Titel Abhängigkeit des Alpha-Rhythmus im EEG von Augenschluss, Objektvariablen und mentaler Aktivierung
Autor Katharina Waerder
Publikationsform Dissertation
Zusammenfassung Das EEG ist trotz der Weiterentwicklung anderer diagnostischer Verfahren wie MRT, CCT sowie PET-CT weiterhin das wichtigste apparative Verfahren in der Diagnostik von Epilepsien. Hierbei stellen Alpha-Wellen ein wichtiges Kriterium zur EEG-Analyse dar, weil sie schnell einen groben Überblick über Physiologie bzw. Pathologie eines EEGs erlauben.

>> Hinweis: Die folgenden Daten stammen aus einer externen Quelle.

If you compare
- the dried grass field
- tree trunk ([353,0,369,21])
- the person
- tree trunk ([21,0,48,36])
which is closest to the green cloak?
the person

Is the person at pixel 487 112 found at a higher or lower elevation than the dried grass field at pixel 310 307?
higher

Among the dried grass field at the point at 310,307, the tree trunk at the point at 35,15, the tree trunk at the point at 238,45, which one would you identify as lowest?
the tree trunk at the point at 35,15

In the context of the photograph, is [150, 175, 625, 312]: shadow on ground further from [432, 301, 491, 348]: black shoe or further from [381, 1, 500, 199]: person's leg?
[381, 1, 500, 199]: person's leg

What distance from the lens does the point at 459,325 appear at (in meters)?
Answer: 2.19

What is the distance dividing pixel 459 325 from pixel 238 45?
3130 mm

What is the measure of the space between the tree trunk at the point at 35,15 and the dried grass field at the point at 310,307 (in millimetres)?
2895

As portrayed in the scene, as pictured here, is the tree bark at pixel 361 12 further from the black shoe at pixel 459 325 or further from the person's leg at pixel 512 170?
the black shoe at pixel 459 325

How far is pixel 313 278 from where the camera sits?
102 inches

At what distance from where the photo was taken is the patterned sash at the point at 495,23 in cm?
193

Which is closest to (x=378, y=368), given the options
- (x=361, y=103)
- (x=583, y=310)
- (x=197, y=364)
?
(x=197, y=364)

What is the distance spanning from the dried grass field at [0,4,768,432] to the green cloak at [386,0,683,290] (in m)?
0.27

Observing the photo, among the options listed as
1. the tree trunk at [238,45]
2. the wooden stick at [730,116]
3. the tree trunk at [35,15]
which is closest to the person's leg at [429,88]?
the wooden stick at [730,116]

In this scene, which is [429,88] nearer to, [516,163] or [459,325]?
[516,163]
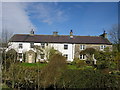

Dennoch sind die Zusammenhänge des Auftretens und der Quantität von Alpha-Wellen zum großen Teil bislang ungeklärt.
Die vorliegende Arbeit untersucht vor allem die Beeinflussung der Ausprägung des Alpha-Rhythmus im EEG durch verschiedenste visuelle Parameter. Es wird ein Test aus alternierenden Bildern entwickelt, der spezifische Parameter prüft. Mittels der bipolaren EEG-Ableitungen T5-O1 sowie T6-O2 von 23 gesunden sowie 10 an einer non-läsionellen Epilepsie erkrankten Probanden werden während der Präsentation visueller Stimuli Amplitude, Frequenz sowie spektrale Leistungsdichte erfasst. So wird der Einfluss der Parameter Objektgröße, -farbe, -semantik bzw. –form, Kontrast, Lidschluss, Krankheitsstatus, mentale Aktivierung sowie Geschlecht auf die Ausprägung des Alpha-Rhythmus analysiert.
Eine Generation okzipitaler Alpha-Wellen ist auch bei geöffneten Augen bei Betrachtung eines homogen hellen Hintergrunds möglich. Es zeigt sich ein deutlicher Einfluss des Geschlechts sowie des Krankheitsstatus auf die Ausprägung des Alpha-Rhythmus, wobei Männer Form-bezogene, Frauen jedoch Kontrast-bezogene Informationen stärker zu verarbeiten scheinen. An non-läsioneller Epilepsie erkrankte Probanden zeigen signifikant höhere Amplituden sowie niedrigere Frequenzen. Eine Variation der Farbe oder des Kontrasts haben wenig bis keinen Einfluss. Der semantische Inhalt scheint unbedeutend für die Ausprägung von Alpha-Wellen, jedoch zeigen unterschiedliche Formen deutliche Unterschiede. Eine mentale Aktivierung in Form von Rechenaufgaben im Zahlenraum bis 400 ruft eine deutliche Steigerung der Ausprägung hervor.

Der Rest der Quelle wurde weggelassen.